Still, Reid said it’s a “”victory”” that the industry will have a way of getting out of the levy.

However, Barbara Caplan, senior counsel for Hewlett-Packard Canada and spokesman for the Canadian Coalition for Fair Digital Access — which includes major computer manufacturers like HP, Dell and retailers like Futureshop — is less generous about the exemption.

“”We’re not endorsing it in any way,”” she said.

Their comments came after Ottawa and the music industry-backed Canadian Private Copying Collective (CPCC) officially rejected the IT industry’s call to drop the levy. Instead The CPCC said it will allow software and technology companies to apply for levy exemptions.

To get the exemption, companies have to register online with the collective; report annually on their quantity, sources and use of digital recordable media; and pay a $60 annual administration fee ($15 for non-commercial companies).

In addition, companies can only buy recordable CDs from the collective’s approved reseller list.

Otherwise, whatever recordable media they buy will include the levy, which goes to the CPCC for distribution to Canadian musicians, songwriters and music publishers. Since 1999 it has collected $28 million in royalties, largely from sales of audio media. The royalties are to compensate for lost music sales due to copying by consumers.

The levy has brought out the ire of the IT industry because this year a new levy has been proposed to extend to CD-Rs, CD-RWs, recordable DVDs and memory in MP3 players.

The zero-rate exemption plan will start this summer when the federal Copyright Board sets the levy for 2003-2004.

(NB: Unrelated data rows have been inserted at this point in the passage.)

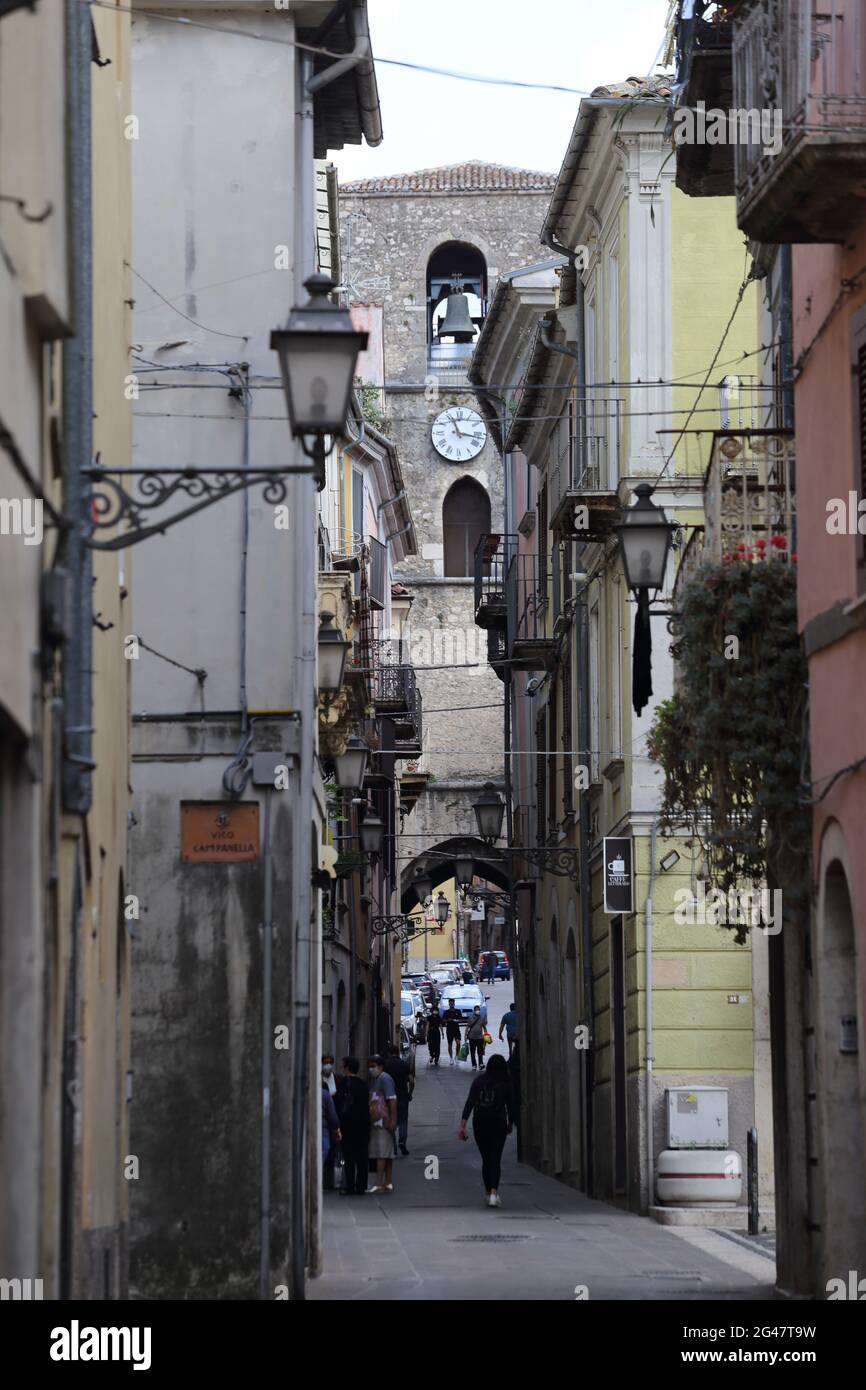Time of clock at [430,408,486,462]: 11:16
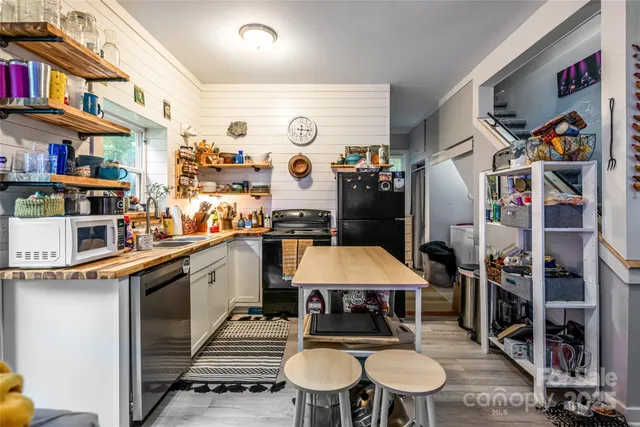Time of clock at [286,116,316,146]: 6:16
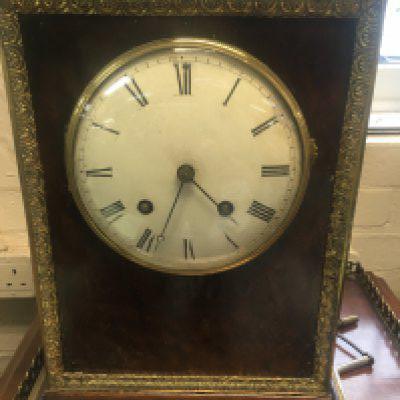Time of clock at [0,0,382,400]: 4:33
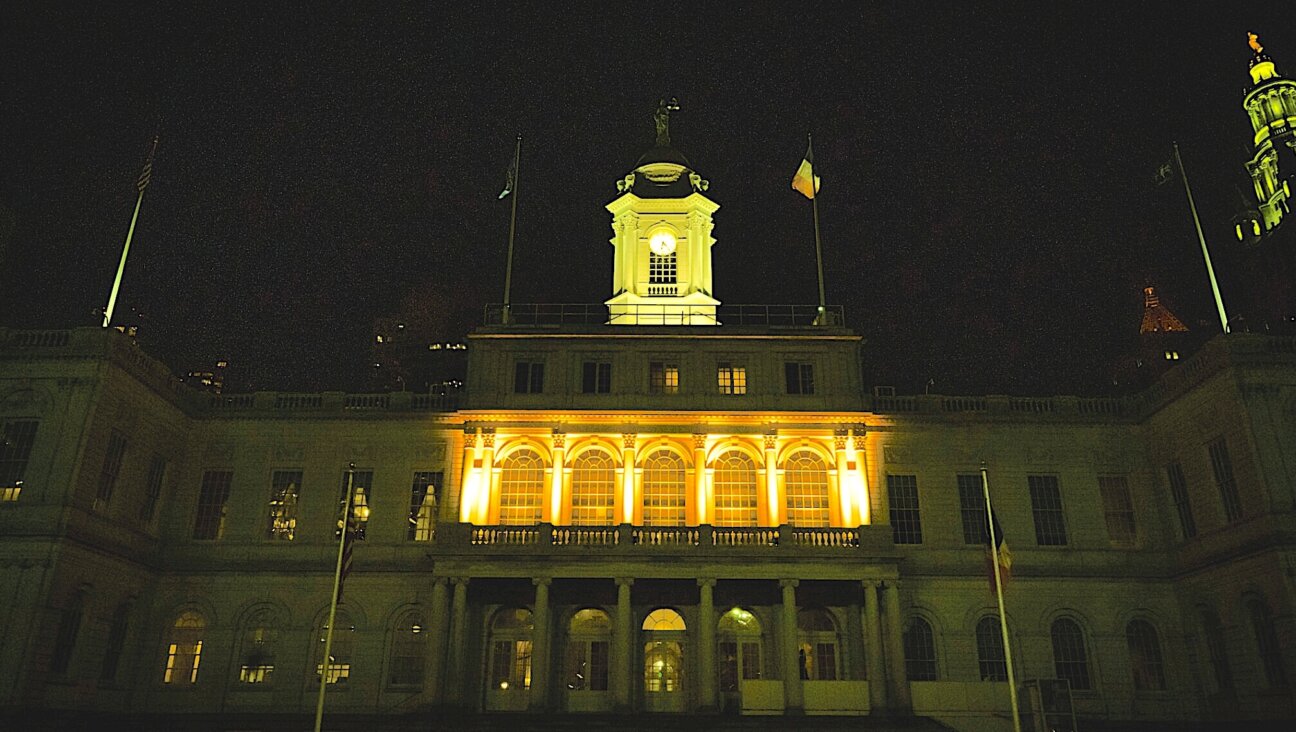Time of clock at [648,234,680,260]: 4:32
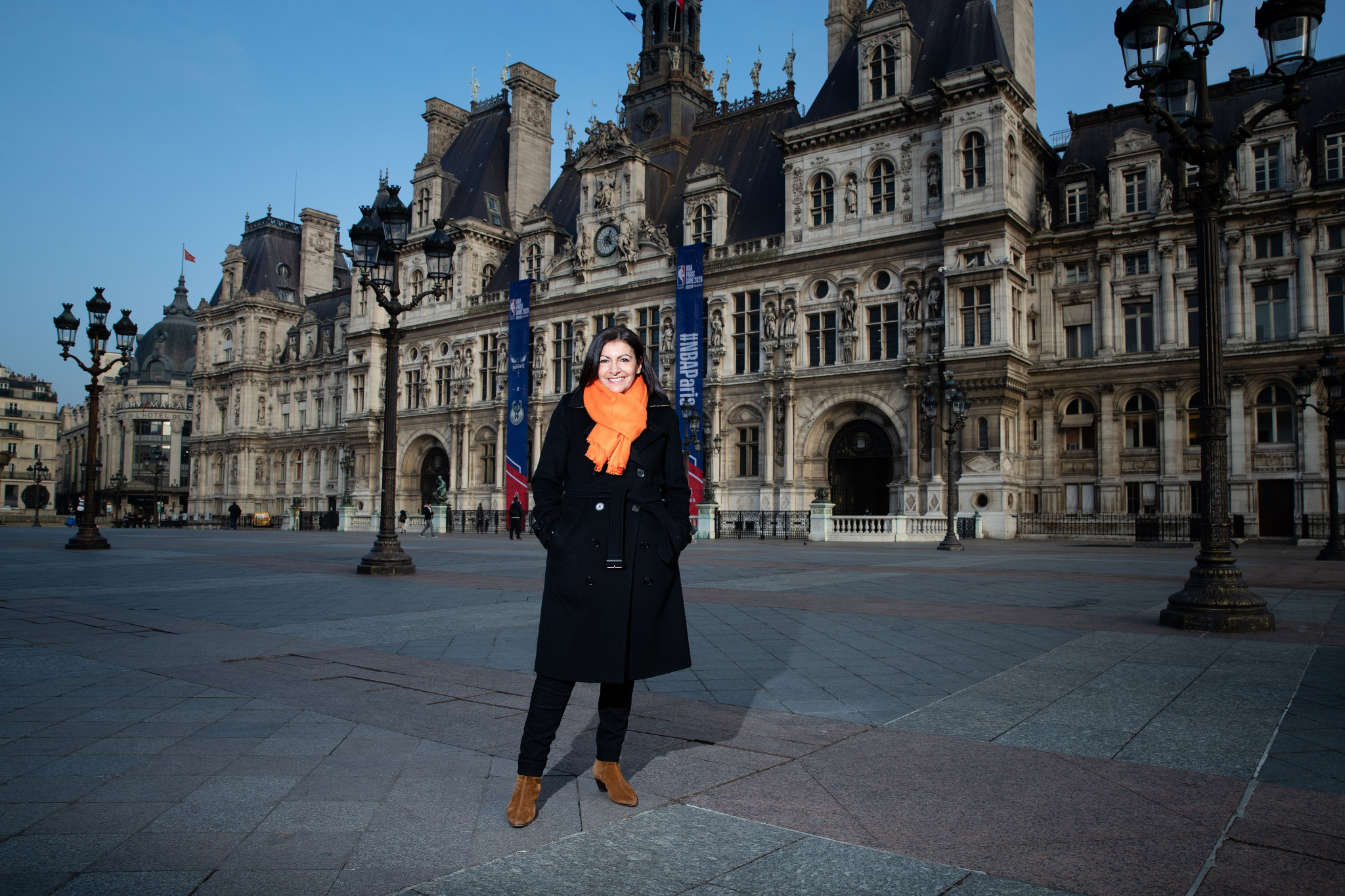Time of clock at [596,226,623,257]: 4:04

“”It’s a victory,”” said Reid, whose association has been trying to find a way for business to do away with the levy, “”but one with so much red tape built into it, it adds to the cost of doing business.””

“”It’s not a very elegant way of solving the problem, which is a levy that shouldn’t be there in the first place.””

But a spokesman for the Toronto chapter of the Canadian Information Processing Society says the zero-rate plan is a sop to business but one that hurts IT consultants and programmers who use digital media for backups.

“”It’s a little bit of gamesmanship to take the biggest opposition out of the way so they don’t complain as loudly about the levy,”” he said.

“”You have to do a fair amount of paper work. It screws up your purchasing plans because you can’t use your supplier.””

Both the alliance and Black believe the plan will lead to Canadians buying digital recordable supplies from south of the border. In a press release, alliance spokesman Dave Paterson wrote that “”members are reminded they can avoid the levy by importing CD-ROMs directly for their own use.””

“”People will just buy their (recordable) CDs in the ‘States and bring them up here,”” said Black.

“The requirements set by CPCC for participation in the zero-rating program are reasonable and necessary,” replied collective spokesman David Basskin.

“For the convenience of those wishing to use the program, companies are able to register online and to report online. It’s not reasonable to suggest that CPCC should establish a program allowing buyers of blank media to be excused from the obligation to pay a legally sanctioned levy with absolutely no control and no reporting requirements.”

“It’s difficult to understand the concern expressed by Rob Black of CIPS that the program will in some way hurt consultants. Any registered business, whether it is an individual proprietorship, partnership or incorporated company can qualify to participate in the zero-rating program.

“Naturally, CPCC would be pleased to hear from CIPS to clarify what its concerns are. CIPS was provided earlier with copies of the detailed information concerning the revised and expanded program, but has not made its concerns known to CPCC.”

“Finally, it’s important to point out that CPCC’s zero-rating program was voluntarily established originally in 1999, when the levy came into effect. It is a serious, long-term initiative both in its original and its revised form and there is no basis for dismissing this initiative as “”gamesmanship and maneuvering””.